La agencia es española y se financia con una comisión que cobra a las escuelas por los alumnos que se matriculan a través de ella, pero insiste en que el precio de los cursos es exactamente el mismo que si se matricularan al margen de ella, por lo que el servicio de asesoramiento no supone ningún coste extra para el estudiante.

Estudiantes extranjeros en Australia
Estudiantes extranjeros en Australia.

Como agradecimiento, la agencia asigna a los alumnos que contratan cursos con ella un COOLaborador, alguien que ejercerá de guía de trámites durante los primeros días en el país.

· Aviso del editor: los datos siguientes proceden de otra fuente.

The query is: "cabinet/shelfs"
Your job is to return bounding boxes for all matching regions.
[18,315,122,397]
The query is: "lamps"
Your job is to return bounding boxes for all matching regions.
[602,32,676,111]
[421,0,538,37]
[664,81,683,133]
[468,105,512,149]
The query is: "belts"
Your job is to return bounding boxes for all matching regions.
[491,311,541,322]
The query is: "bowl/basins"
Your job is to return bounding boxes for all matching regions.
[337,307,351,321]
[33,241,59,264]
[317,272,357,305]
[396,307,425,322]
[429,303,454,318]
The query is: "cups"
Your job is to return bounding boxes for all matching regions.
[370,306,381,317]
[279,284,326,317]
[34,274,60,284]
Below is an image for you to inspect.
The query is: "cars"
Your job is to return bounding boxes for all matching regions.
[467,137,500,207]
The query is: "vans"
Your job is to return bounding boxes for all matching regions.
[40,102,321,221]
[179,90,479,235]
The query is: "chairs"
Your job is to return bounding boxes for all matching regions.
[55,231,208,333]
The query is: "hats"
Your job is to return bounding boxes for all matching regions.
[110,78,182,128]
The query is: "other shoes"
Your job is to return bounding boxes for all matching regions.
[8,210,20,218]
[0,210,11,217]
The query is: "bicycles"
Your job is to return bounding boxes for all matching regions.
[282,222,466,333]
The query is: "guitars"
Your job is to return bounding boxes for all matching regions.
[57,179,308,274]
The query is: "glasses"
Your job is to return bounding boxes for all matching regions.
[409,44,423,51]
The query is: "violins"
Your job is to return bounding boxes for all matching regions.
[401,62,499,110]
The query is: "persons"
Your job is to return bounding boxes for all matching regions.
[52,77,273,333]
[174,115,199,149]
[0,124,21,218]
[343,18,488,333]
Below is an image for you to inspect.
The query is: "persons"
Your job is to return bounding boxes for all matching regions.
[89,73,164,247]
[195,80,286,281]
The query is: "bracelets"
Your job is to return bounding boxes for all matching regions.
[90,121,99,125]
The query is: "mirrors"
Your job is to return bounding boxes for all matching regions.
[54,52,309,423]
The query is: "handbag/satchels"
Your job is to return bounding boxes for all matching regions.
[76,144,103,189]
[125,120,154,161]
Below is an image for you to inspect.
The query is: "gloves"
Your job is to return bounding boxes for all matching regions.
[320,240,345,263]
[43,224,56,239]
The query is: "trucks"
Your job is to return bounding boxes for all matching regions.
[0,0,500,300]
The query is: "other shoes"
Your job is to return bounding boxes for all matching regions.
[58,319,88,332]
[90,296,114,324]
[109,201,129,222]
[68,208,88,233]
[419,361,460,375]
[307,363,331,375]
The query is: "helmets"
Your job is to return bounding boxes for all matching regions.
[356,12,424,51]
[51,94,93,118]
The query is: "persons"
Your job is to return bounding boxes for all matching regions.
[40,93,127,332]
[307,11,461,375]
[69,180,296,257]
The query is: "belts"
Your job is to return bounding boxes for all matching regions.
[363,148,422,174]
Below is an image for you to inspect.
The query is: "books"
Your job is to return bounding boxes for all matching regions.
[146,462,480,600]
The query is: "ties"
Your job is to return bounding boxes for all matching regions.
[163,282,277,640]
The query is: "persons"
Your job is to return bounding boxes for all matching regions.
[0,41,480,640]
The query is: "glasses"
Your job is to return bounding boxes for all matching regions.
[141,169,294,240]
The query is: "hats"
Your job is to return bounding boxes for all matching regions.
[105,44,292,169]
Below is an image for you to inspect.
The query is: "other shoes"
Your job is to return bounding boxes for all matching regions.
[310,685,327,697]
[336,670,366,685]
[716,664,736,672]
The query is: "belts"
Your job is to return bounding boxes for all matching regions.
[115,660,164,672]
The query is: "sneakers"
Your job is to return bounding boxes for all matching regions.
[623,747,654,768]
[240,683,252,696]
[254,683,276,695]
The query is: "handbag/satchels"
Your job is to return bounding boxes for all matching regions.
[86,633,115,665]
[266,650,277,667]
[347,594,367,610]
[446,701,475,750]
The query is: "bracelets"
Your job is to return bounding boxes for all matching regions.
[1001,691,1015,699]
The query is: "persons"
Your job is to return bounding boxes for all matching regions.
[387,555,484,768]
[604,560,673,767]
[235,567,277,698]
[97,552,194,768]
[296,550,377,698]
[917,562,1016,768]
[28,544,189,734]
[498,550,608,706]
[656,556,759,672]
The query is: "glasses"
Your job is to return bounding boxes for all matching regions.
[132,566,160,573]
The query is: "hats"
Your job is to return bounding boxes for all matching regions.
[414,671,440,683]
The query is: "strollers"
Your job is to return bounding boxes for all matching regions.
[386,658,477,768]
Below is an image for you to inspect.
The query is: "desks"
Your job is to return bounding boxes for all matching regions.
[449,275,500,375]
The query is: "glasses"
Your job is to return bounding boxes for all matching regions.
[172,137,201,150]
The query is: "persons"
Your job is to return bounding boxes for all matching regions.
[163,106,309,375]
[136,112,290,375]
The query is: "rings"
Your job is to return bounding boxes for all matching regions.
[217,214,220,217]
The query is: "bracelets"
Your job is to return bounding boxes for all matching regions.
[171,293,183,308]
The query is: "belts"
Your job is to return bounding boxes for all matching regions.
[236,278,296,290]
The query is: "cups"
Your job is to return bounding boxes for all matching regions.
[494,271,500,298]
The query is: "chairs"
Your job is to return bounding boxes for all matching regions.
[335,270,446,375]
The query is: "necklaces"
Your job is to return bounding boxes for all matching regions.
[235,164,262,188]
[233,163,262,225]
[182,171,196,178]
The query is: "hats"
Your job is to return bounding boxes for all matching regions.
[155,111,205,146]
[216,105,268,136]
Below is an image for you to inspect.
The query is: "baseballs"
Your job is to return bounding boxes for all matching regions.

Irene Pagalday, una estudiante de Periodismo que lleva 9 meses en Australia, admite que aunque no fue excesivamente difícil encontrar trabajo, los puestos que se ofrecen no son cualificados. Apunta que, aunque económicamente sí hay buenas oportunidades para los españoles -el salario mínimo es de 16,97 dólares australianos (unos 11,5 euros) la hora-, no ocurre lo mismo en el ámbito profesional, ya que estar allí supone hacer un tipo de trabajo distinto a aquel para el que se está formado.

Tanto De Castellar como ella coinciden en que el idioma es una barrera importante, ya que las empresas prefieren contratar a alguien que hable inglés nativo. A esta limitación se une el carácter temporal de los visados, por lo que, con frecuencia, a las compañías no les interesa formar a un trabajador. Aun así, siempre es posible que decidan respaldar el visado y que los contratados puedan alargar la estancia.

A pesar de estas dificultades, los españoles ven en Australia una buena inversión de cara a su futuro profesional. De regreso a casa, De Castellar afirma con rotundidad que su estancia allí le ha ayudado a encontrar trabajo en España, pues las empresas, ante perfiles similares, se decantan por quienes tienen buen nivel de inglés y han tenido la iniciativa de irse fuera.

De modo que, a la vuelta, las oportunidades profesionales también mejoran… ¡si es que no decide quedarse para siempre en Australia!